Quote:
Originally Posted by trickykid
A tape drive being down isn't an outage and I'm not talking just backups. Backups being down aren't considered downtime in a production environment, well, at least at no place I've worked. I guess you work in a small shop or you just run perfect hardware, network, proprietary application developed in house, etc and have the perfect co-located facility and or never have maintenance windows that go wrong with everything else. That's what I'm talking about, not just backups, no such thing as downtimes with those, especially when they only run at periodic times and not 24/7.
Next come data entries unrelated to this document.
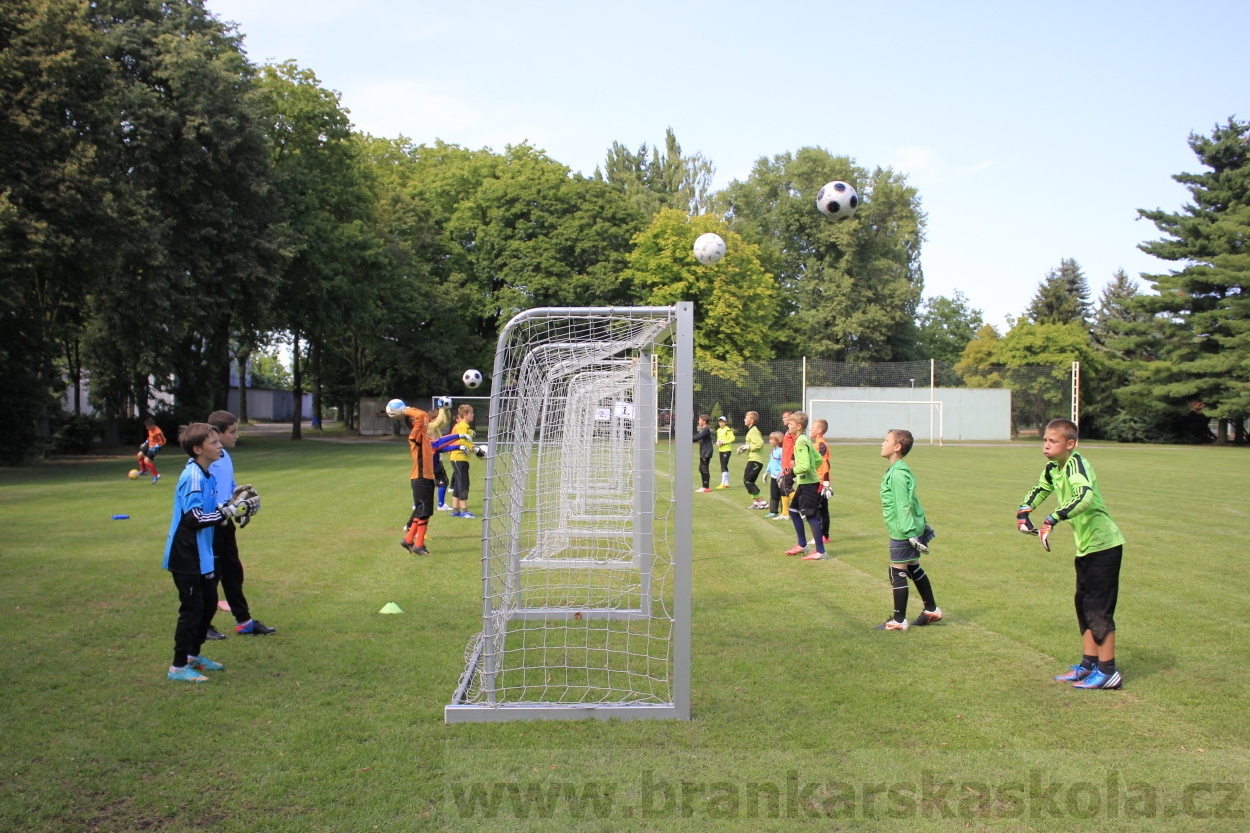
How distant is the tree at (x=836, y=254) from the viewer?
55938mm

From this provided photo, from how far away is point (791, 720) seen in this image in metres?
5.09

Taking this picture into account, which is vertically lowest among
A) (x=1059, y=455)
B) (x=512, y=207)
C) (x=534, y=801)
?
(x=534, y=801)

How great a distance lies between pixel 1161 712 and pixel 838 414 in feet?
123

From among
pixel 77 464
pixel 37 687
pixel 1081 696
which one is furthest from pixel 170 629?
pixel 77 464

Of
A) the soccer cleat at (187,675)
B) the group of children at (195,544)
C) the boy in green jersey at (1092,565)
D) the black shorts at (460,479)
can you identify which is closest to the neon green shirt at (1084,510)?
the boy in green jersey at (1092,565)

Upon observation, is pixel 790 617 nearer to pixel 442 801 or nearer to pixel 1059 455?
pixel 1059 455

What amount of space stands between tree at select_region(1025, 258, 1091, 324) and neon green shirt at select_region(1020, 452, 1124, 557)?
187 ft

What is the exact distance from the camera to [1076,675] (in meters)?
5.84

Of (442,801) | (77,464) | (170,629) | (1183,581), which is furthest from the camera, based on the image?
(77,464)

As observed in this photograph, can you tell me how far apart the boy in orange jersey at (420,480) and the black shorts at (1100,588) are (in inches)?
283

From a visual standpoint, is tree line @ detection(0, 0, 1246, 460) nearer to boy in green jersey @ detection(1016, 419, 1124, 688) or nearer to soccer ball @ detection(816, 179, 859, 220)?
soccer ball @ detection(816, 179, 859, 220)

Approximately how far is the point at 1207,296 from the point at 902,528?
46.8 metres

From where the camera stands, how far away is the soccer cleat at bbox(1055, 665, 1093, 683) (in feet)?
19.0

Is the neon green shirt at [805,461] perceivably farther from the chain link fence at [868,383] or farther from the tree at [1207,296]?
the tree at [1207,296]
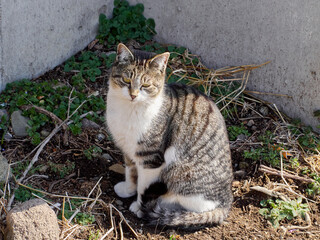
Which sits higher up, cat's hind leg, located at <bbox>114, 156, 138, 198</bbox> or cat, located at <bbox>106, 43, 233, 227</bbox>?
cat, located at <bbox>106, 43, 233, 227</bbox>

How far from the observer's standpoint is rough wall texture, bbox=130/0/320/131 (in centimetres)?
476

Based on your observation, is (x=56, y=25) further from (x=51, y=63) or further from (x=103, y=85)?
(x=103, y=85)

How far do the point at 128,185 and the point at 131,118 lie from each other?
0.81m

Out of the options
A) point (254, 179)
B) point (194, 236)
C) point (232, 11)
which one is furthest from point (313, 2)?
point (194, 236)

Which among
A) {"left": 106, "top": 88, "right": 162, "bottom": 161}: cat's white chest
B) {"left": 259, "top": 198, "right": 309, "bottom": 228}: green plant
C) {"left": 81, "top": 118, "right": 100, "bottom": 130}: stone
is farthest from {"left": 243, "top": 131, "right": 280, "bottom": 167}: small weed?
{"left": 81, "top": 118, "right": 100, "bottom": 130}: stone

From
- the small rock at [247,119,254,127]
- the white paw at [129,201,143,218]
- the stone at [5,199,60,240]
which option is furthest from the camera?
the small rock at [247,119,254,127]

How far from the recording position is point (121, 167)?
4.48 meters

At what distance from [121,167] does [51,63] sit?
63.3 inches

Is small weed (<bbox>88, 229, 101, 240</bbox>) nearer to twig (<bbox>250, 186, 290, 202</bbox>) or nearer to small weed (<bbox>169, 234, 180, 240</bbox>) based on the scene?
small weed (<bbox>169, 234, 180, 240</bbox>)

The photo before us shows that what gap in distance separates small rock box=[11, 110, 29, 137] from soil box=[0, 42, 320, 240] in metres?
0.08

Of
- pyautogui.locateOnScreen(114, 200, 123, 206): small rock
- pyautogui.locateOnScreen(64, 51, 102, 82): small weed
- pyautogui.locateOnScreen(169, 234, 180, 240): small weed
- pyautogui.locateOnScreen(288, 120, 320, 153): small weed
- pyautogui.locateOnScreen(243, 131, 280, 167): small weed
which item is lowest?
pyautogui.locateOnScreen(114, 200, 123, 206): small rock

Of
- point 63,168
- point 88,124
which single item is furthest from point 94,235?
point 88,124

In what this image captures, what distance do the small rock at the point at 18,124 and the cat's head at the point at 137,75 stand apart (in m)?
1.28

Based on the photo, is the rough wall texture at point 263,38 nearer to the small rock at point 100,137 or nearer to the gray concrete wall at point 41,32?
the gray concrete wall at point 41,32
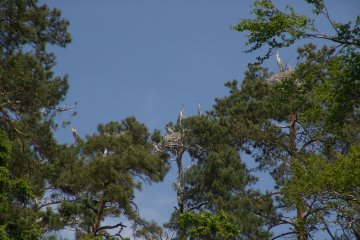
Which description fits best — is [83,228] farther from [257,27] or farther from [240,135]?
[257,27]

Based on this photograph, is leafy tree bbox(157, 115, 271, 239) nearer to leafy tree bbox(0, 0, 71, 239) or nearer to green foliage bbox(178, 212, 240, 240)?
green foliage bbox(178, 212, 240, 240)

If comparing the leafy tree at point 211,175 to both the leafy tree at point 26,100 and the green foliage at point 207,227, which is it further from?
the leafy tree at point 26,100

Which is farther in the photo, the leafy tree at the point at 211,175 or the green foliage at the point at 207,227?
the leafy tree at the point at 211,175

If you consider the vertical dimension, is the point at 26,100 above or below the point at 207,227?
above

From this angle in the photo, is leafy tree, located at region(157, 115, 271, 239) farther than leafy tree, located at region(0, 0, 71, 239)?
Yes

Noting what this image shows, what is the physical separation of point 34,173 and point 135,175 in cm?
510

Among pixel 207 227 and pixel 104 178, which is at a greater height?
pixel 104 178

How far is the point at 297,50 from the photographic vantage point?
27.5 meters

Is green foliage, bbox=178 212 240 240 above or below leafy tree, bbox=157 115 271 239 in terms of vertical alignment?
below

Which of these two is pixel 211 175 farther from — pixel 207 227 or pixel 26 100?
pixel 26 100

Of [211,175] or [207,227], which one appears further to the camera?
[211,175]

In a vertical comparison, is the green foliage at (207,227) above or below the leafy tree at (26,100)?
below

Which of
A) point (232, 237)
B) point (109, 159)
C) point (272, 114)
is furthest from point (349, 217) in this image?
point (109, 159)

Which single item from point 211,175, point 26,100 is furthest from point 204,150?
point 26,100
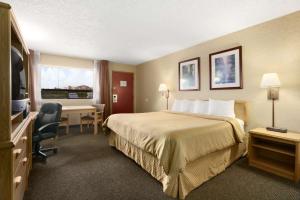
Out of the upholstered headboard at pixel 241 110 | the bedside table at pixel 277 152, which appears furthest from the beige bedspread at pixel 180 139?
the upholstered headboard at pixel 241 110

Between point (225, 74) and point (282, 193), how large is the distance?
2.29 metres

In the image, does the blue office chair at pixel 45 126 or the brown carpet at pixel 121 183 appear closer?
the brown carpet at pixel 121 183

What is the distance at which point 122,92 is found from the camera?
6.32 metres

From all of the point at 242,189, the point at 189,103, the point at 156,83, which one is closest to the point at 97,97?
the point at 156,83

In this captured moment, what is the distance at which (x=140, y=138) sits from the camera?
220cm

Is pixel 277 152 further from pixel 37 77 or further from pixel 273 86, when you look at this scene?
pixel 37 77

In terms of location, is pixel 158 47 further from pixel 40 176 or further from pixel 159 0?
pixel 40 176

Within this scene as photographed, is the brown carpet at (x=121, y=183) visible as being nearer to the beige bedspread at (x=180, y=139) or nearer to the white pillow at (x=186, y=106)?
the beige bedspread at (x=180, y=139)

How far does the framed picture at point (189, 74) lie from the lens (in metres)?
4.01

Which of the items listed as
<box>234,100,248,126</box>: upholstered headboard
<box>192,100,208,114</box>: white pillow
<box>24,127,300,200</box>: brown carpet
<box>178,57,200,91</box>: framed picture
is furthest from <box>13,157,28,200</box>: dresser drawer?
<box>178,57,200,91</box>: framed picture

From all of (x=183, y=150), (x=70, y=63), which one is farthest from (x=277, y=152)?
(x=70, y=63)

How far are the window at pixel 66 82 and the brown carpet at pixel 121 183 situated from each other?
9.68 ft

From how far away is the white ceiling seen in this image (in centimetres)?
227

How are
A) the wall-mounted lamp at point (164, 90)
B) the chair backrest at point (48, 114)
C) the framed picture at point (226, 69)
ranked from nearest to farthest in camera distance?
1. the chair backrest at point (48, 114)
2. the framed picture at point (226, 69)
3. the wall-mounted lamp at point (164, 90)
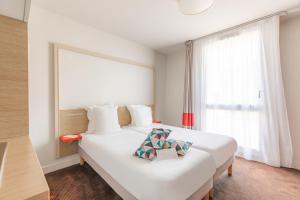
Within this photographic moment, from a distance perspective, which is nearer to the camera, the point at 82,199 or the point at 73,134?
the point at 82,199

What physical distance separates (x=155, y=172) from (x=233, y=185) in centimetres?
137

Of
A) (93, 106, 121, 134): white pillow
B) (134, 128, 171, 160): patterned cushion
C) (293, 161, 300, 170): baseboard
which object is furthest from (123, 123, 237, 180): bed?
(293, 161, 300, 170): baseboard

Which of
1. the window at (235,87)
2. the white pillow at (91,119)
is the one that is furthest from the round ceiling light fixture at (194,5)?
the white pillow at (91,119)

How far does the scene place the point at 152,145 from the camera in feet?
4.62

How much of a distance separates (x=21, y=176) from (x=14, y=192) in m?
0.12

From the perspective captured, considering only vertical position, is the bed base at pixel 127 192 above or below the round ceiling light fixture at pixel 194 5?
below

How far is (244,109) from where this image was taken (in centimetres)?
259

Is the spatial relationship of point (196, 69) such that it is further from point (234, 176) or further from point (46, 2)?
point (46, 2)

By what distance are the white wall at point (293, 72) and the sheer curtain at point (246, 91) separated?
0.20 m

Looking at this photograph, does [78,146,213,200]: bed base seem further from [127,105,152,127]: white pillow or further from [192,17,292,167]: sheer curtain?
[192,17,292,167]: sheer curtain

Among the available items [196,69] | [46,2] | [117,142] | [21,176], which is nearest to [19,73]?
[21,176]

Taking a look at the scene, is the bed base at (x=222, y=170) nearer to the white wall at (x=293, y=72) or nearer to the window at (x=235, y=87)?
the window at (x=235, y=87)

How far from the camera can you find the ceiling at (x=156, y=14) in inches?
76.3

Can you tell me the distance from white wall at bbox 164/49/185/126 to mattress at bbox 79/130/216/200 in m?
2.34
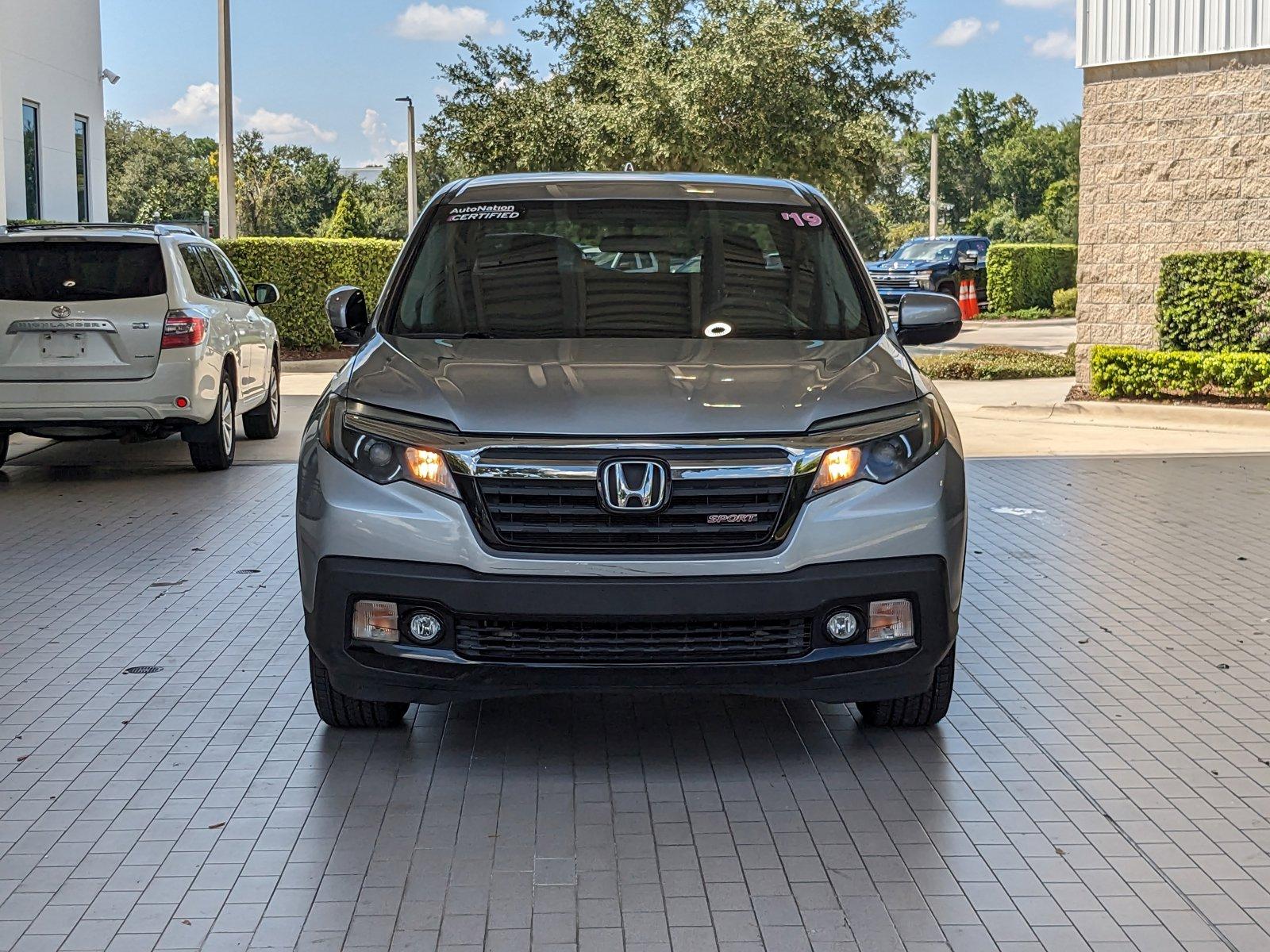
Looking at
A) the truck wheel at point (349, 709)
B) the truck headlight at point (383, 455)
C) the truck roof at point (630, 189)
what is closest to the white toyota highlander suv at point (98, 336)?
the truck roof at point (630, 189)

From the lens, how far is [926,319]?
21.5 ft

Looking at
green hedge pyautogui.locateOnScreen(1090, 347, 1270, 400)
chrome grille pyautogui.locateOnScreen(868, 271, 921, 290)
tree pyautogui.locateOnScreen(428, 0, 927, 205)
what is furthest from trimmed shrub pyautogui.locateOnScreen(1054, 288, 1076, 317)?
green hedge pyautogui.locateOnScreen(1090, 347, 1270, 400)

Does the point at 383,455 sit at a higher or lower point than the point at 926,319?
lower

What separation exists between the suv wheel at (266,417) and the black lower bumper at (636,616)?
9.69 meters

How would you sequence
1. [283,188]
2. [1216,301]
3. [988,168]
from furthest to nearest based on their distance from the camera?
[988,168], [283,188], [1216,301]

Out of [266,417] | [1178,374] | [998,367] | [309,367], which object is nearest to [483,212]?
[266,417]

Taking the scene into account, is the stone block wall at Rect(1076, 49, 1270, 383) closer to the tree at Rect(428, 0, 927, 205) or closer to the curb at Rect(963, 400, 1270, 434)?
the curb at Rect(963, 400, 1270, 434)

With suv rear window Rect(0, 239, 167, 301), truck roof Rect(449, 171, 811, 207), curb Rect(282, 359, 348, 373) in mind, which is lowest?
curb Rect(282, 359, 348, 373)

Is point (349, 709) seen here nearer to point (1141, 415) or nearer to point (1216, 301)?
point (1141, 415)

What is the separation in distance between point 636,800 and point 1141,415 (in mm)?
11761

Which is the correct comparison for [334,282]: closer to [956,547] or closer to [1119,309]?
[1119,309]

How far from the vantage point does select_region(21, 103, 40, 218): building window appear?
73.8 ft

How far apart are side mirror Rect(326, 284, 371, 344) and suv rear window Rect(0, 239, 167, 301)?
5.08 meters

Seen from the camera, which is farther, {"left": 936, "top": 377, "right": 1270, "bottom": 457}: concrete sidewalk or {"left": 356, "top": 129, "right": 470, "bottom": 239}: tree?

Oh well, I wish I lived in your perfect world if you never had hardware failure or network, power, etc, with anything else.
|
I was only giving the backup server as an example. If I hadn't been running Amanda (and had it configured with redundancy and fallbacks) backups probably would have been down for 2 days, or I would have been scrambling to deal with the backup setup as well as trying to fix the tape drive. So, would a backup outage not be an outage when a user asks for a lost file and you have to tell them you don't have a backup? Personally, I would call that an unacceptable outage.
I suppose you could call my environment relatively small. I am responsible for a couple of significant departments in a large university. I have about 20 Sun servers and maybe about 10 OpenBSD boxes that serve as filtering bridges and routers. I build redundancy in, I watch logs, and I take a proactive approach to potential failures. I've replaced a couple of drives (in the 8 year old range) before they failed, when I saw errors creeping up in the logs. SEC (simple event correlater --
http://www.estpak.ee/~risto/sec/) is another simple elegant tool that can help in this process, along with syslogng --
http://www.balabit.com/network-secur...ogging-system/
On a couple of occasions, I've managed to switch to a new server almost invisibly, with no hesitation in the transition -- just watching DNS updates propagate and user requests transition from the old server to the new one (changing ttl's to something short the day before and back to normal the day after). The users might have been unaware except that the performance improved and I told them we had a new server.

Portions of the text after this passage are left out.